We are developing mCUBE, an Artificial Intelligence (AI)-augmented cloud-based precision oncology platform for multi-omic, multi-cancer and multi-source data identification, aggregation and analysis. mCUBE encapsulates Epigene Labs’ deep expertise in oncology, data science, and bioinformatics into a user-friendly solution that will make a difference for cancer patients. Our solution delivers 3 main gains:
- increased productivity for our users (cancer scientists),
- increased profitability for our customers (biopharma companies), and
- improved care for cancer patients ultimately.
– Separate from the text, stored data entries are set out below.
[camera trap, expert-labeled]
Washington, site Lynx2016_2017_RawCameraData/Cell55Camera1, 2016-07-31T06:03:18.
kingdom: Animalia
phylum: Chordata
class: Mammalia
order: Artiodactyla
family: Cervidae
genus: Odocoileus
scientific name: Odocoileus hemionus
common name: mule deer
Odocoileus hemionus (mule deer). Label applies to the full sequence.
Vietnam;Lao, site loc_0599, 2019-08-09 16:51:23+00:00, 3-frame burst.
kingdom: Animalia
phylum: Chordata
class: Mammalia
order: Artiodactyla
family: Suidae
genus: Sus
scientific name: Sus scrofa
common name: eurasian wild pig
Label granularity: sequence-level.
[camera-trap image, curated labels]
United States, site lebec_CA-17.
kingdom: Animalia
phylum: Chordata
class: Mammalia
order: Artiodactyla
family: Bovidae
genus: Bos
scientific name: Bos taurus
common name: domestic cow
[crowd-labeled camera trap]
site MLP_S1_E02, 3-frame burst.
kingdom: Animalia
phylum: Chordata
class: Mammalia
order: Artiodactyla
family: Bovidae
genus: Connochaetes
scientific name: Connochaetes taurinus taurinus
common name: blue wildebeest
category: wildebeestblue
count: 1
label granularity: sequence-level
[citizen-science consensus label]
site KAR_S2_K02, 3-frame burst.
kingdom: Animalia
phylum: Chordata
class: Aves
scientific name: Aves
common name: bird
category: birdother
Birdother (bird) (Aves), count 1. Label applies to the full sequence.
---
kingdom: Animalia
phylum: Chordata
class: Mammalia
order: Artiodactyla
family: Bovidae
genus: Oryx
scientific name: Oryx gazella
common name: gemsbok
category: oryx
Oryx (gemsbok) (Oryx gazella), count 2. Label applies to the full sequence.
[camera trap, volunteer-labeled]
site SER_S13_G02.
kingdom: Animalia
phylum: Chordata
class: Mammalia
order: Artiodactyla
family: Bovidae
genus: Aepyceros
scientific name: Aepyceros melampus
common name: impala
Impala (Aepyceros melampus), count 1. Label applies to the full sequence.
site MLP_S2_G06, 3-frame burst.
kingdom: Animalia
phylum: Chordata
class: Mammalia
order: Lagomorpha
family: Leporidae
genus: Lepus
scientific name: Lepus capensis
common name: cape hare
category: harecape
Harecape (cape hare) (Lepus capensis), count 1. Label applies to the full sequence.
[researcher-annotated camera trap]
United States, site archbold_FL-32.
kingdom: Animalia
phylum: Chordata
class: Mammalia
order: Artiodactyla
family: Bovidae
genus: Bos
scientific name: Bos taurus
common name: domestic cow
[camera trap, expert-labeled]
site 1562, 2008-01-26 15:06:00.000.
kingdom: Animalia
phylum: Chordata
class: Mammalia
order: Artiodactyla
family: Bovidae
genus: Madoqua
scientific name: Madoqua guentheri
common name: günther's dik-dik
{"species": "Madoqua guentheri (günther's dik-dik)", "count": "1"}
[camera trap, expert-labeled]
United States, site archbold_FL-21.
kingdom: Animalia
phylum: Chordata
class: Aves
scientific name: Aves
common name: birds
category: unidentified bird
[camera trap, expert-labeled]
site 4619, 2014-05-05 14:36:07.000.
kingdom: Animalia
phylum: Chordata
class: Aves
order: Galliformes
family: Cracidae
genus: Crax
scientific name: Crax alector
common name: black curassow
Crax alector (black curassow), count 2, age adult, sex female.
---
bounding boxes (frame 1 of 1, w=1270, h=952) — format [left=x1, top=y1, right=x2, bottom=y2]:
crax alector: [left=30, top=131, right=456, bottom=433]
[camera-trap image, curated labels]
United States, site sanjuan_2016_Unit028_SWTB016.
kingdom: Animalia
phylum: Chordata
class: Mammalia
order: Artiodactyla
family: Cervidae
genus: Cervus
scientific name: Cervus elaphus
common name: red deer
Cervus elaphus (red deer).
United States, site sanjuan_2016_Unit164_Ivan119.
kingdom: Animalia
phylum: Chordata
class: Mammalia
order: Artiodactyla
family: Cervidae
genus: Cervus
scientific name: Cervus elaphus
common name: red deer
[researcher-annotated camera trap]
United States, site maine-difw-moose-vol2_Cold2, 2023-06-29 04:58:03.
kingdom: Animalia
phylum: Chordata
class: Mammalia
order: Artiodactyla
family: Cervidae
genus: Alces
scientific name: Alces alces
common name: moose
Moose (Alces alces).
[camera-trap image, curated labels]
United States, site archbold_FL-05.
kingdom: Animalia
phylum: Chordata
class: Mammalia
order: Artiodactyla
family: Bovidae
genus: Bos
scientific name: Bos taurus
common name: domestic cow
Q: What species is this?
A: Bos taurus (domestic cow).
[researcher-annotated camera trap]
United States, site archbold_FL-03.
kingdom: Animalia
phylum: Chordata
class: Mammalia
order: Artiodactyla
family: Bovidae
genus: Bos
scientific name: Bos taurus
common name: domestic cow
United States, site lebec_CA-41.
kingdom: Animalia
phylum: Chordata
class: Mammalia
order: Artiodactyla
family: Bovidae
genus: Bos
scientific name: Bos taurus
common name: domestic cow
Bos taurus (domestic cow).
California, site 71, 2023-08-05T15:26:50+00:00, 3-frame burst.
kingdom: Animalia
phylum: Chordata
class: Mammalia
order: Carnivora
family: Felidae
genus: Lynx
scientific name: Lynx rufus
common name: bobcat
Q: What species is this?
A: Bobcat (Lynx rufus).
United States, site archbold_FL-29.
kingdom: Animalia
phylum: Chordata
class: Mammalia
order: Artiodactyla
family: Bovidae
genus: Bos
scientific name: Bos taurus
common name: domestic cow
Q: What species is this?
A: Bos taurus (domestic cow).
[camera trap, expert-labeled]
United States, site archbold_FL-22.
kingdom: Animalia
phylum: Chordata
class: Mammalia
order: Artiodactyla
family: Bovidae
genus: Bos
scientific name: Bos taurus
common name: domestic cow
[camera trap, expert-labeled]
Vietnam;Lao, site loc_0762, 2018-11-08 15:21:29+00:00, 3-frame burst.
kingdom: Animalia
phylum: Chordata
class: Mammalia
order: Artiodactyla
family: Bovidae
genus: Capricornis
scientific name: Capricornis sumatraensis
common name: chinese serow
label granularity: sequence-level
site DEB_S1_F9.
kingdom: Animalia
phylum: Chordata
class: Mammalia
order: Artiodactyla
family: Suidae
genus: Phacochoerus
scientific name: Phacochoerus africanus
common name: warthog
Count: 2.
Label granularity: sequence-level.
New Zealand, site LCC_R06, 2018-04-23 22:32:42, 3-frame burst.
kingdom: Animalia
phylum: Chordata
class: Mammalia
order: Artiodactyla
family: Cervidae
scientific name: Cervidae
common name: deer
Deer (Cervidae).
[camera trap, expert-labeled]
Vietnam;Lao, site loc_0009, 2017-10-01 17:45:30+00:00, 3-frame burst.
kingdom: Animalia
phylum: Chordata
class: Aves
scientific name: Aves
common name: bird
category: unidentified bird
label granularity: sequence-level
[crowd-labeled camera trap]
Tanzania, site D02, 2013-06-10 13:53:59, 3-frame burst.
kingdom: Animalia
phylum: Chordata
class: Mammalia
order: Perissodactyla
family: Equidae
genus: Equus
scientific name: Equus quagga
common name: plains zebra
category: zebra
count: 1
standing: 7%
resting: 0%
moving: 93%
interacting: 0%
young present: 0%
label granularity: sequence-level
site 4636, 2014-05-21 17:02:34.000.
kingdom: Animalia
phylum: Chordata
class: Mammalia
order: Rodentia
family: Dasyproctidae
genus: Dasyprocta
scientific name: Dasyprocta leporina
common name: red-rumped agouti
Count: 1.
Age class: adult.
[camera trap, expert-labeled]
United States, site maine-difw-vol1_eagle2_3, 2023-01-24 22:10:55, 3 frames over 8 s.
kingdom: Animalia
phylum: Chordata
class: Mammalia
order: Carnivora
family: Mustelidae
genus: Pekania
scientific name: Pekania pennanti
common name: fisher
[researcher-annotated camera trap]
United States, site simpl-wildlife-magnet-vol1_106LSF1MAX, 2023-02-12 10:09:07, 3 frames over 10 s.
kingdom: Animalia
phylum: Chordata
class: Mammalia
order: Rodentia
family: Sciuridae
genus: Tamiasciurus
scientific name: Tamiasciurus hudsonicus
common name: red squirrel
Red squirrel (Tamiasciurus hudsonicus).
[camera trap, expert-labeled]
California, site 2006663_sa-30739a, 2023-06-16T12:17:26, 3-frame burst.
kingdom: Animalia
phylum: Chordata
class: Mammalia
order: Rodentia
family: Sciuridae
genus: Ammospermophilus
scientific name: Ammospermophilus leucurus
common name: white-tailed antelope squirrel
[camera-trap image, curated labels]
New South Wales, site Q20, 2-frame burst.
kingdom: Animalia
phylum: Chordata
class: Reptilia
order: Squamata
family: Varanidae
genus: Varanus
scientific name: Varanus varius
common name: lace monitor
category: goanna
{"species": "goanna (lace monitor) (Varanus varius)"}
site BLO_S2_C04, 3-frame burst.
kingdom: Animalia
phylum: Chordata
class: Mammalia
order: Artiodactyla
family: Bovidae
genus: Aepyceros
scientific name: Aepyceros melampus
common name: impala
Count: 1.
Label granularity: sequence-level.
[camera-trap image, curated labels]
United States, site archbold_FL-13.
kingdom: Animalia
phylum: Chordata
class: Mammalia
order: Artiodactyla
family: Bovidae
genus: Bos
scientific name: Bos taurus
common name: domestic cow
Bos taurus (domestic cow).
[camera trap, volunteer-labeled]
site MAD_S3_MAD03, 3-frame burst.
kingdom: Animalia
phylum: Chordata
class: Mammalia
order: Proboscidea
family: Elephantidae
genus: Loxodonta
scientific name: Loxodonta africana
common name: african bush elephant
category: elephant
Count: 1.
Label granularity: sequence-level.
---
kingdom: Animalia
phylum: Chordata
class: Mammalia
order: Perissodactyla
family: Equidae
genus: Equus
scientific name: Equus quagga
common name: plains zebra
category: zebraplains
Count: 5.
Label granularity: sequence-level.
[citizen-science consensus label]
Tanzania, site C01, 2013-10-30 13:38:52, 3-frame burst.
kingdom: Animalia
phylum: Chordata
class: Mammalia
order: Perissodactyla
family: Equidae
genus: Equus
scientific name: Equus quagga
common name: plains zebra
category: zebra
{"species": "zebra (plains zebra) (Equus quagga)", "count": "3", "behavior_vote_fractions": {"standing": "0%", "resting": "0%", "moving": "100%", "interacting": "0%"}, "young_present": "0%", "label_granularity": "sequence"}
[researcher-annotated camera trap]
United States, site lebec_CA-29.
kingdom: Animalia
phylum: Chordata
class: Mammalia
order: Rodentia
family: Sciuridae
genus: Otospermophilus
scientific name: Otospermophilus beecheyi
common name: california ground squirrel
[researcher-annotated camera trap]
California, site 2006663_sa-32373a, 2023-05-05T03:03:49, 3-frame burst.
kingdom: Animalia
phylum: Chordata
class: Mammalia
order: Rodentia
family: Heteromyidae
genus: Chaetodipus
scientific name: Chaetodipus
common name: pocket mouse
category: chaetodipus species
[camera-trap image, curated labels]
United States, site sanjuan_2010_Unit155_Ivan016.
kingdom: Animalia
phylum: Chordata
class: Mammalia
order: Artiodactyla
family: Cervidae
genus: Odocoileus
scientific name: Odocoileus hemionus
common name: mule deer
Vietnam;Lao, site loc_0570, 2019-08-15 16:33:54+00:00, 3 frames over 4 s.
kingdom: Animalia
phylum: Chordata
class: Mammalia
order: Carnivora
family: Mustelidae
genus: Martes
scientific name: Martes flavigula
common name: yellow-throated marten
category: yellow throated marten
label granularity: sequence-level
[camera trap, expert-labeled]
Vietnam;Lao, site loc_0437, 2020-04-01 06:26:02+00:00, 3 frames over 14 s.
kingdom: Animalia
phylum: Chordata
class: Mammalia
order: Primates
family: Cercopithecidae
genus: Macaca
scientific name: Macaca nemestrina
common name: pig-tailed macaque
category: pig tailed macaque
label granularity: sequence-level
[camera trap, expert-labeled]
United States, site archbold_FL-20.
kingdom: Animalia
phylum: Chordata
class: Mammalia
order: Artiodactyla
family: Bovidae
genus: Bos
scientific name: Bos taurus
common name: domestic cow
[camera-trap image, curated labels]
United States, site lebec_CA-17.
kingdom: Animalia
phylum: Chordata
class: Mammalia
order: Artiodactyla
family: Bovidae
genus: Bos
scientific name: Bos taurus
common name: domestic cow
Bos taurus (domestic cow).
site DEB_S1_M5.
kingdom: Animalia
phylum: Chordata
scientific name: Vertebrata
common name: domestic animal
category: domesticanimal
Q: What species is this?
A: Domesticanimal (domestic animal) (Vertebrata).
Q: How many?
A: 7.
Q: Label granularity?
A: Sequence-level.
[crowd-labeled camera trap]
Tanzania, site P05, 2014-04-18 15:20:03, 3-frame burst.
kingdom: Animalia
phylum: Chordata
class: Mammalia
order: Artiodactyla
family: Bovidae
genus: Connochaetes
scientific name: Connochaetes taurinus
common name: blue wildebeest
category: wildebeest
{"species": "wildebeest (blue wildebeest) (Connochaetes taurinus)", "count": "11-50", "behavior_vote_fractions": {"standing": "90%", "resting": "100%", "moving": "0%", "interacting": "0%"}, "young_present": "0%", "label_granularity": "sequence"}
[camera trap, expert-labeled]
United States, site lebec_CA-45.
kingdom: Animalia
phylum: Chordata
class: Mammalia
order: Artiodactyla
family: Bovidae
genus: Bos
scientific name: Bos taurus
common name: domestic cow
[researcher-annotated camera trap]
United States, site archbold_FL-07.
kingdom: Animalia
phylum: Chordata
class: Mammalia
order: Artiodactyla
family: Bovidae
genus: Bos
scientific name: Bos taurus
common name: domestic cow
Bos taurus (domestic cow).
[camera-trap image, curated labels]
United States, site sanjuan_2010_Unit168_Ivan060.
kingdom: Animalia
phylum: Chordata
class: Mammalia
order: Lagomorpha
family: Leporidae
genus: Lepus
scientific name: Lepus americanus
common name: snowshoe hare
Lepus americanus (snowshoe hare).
The conventional timeline for discovering a new target for a specific indication is 2 years. At Epigene, in the context of our first partnership with the Eyquem’s lab at UCSF, we not only rediscovered known antigens but also prioritised a list of promising targets for relapsed/refractory multiple myeloma in only 6 months. A few months later, in a second program focusing on colorectal and gastric cancer, this same task took only 3 months. Soon, thanks to the support of the EIC Accelerator, we will be able to tackle a new indication in only a few weeks.